The actions come as water levels at each reservoirs reached their lowest levels on document. Lake Powell's water level is at the moment at an elevation of 3,523 ft. If the level drops beneath 3,490 ft, the so-called minimum energy pool, the Glen Canyon Dam, which supplies electrical energy for about 5.8 million clients within the inland West, will now not be capable of generate electrical energy.

The delay is anticipated to guard operations at the dam for next 12 months, officers stated during a press briefing on Tuesday, and can keep nearly 500,000 acre-feet of water in Lake Powell. Underneath a separate plan, officers may also launch about 500,000 acre-feet of water into Lake Powell from Flaming Gorge, a reservoir positioned upstream at the Utah-Wyoming border.

Officers said the actions will assist save water, shield the dam's ability to produce hydropower and provide officers with extra time to determine methods to function the dam at lower water levels.

"We've never taken this step before in the Colorado Basin," assistant Interior Division secretary Tanya Trujillo told reporters on Tuesday. "But the conditions we see today, and what we see on the horizon, demand that we take immediate action."

Federal officers last year ordered the first-ever water cuts for the Colorado River Basin, which provides water to more than 40 million people and some 2.5 million acres of croplands within the West.

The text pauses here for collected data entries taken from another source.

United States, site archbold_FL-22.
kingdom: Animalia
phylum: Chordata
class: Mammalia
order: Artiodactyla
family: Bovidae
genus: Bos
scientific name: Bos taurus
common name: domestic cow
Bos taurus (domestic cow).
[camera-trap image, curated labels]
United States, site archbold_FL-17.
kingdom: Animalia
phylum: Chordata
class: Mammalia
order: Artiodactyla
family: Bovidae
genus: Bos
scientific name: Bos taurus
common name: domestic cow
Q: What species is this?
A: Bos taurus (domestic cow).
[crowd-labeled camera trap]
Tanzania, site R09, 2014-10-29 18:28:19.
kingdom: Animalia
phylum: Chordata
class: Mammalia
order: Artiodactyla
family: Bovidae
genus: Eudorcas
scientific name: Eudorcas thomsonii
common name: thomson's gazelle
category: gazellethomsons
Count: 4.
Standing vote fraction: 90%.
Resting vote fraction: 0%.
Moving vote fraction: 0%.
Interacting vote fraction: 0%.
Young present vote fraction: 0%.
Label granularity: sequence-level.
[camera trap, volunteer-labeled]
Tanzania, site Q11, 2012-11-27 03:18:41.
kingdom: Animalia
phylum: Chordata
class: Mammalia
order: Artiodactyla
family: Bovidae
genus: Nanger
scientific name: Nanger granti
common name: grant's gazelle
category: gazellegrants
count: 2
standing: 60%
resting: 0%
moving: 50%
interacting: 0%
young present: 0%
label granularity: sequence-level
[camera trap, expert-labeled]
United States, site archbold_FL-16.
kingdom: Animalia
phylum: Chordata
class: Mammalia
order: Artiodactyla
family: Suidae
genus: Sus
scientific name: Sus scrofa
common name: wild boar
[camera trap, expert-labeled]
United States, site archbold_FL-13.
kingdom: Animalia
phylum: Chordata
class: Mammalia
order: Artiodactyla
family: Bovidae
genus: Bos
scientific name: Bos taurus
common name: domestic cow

The cuts have mostly affected farmers in Arizona, who use practically three-quarters of the accessible water supply to irrigate their crops.

In April, federal water managers warned the seven states that draw from the Colorado River that the government was considering taking emergency action to address declining water levels at Lake Powell.

Later that month, representatives from the states sent a letter to the Inside agreeing with the proposal and requesting that non permanent reductions in releases from Lake Powell be carried out with out triggering additional water cuts in any of the states.

The megadrought in the western U.S. has fueled the driest twenty years in the area in a minimum of 1,200 years, with situations likely to proceed by 2022 and persist for years. Researchers have estimated that 42% of the drought's severity is attributable to human-caused climate change.

"Our local weather is altering, our actions are responsible for that, and we now have to take accountable motion to respond," Trujillo stated. "We all need to work together to guard the assets we've and the declining water supplies in the Colorado River that our communities depend on."